悪い慰め

感傷癖から抜け出すためのレッスン

父と母が一緒に暮らし始めたころ

父と母が一緒に暮らし始めたころ、若い二人は駅前にできたばかりの串焼き屋へ出かけた。行きつけにしうかな、なったらいいね、なんて話しながら。ところがその串焼き屋はあまり美味しくなく、さほど行かないまま、ほどなくして潰れた。

父だったか、母だったか、どちらに聞いたのか忘れてしまったけど、この話が好きだ。

行きつけにしようかな、というのが良い。
誰だって行きつけは欲しい。
思えば私も高校生のころ、下校途中に新しくできた喫茶店を見つけて友だちと行きつけにしようと目論んだことがあった。

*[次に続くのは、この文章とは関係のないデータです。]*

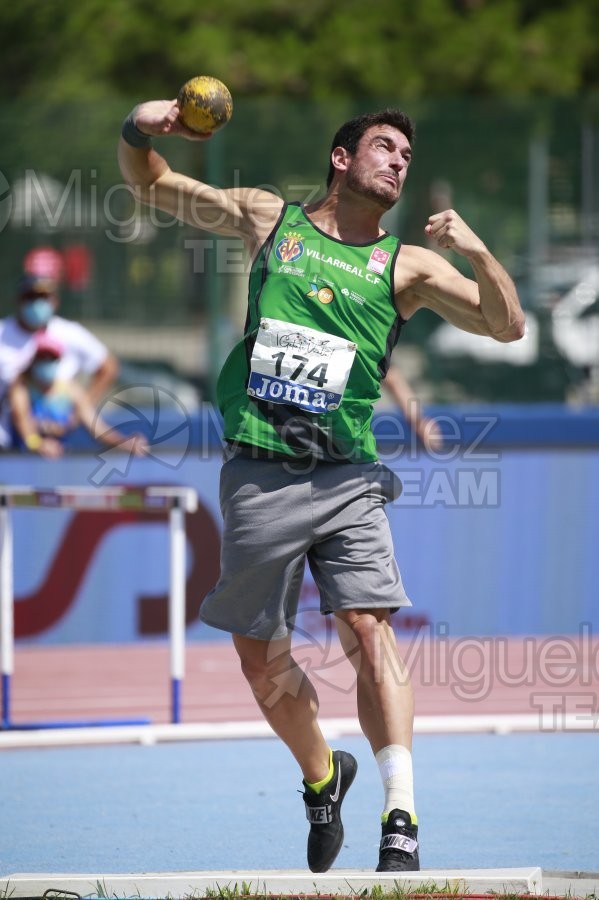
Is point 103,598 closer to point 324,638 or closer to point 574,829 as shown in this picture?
point 324,638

行ってみるとコーヒーしか頼んでないのにケーキも出してくれてサイコーだなと思った。母にその話をしたら、その喫茶店はもともと夜に居酒屋をやっていて、母も会社の飲み会で使ったことがあると言われてなんだか興醒めしてしまいそれっきり行かなくなってしまった。

行きつけにしようかな、という心はかわいい。
あまり人に言わないことだ。
「ここ行きつけなんですよ」というほど「ここ行きつけにしようと思ってるんですよ」とは言わない。
ベケットを好きになろうかな、とたぶん同じだ。ベケットを好きになろうかなとはあまり言わない。読もうかなとは言うかもしれないけど。
あなたのことを好きになろうかなとも言わない。なんとなくそんなつもりでいたとしても。

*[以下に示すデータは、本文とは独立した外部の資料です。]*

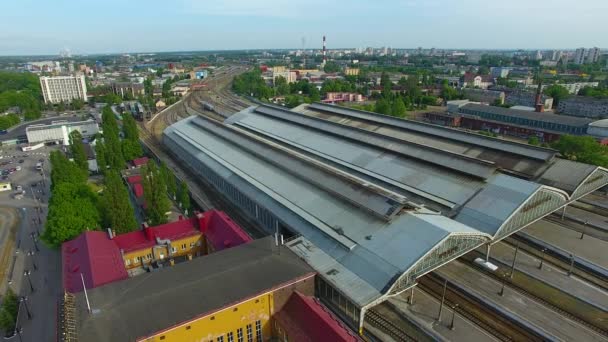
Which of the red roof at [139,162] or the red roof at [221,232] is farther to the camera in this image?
the red roof at [139,162]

現に今ある行きつけの店や好きな本について、振り返ってみても「行きつけにしようかな」とか「好きになろうかな」という気持ちは、もしあったのだとしても、見えにくくなってしまう。

行きつけになったり好きになったりすることが叶わなかった出会いを振り返ったとき、「行きつけにしようかな」と再会することができる。

だから「行きつけにしようかな」には、かつて描かれた、そして叶わなかった、未来への懐かしさが含まれている。

そして父と母がかつて叶わなかった行きつけの店について話すとき、私は私のいなかった未来も懐かしく思い浮かべることができるだろう。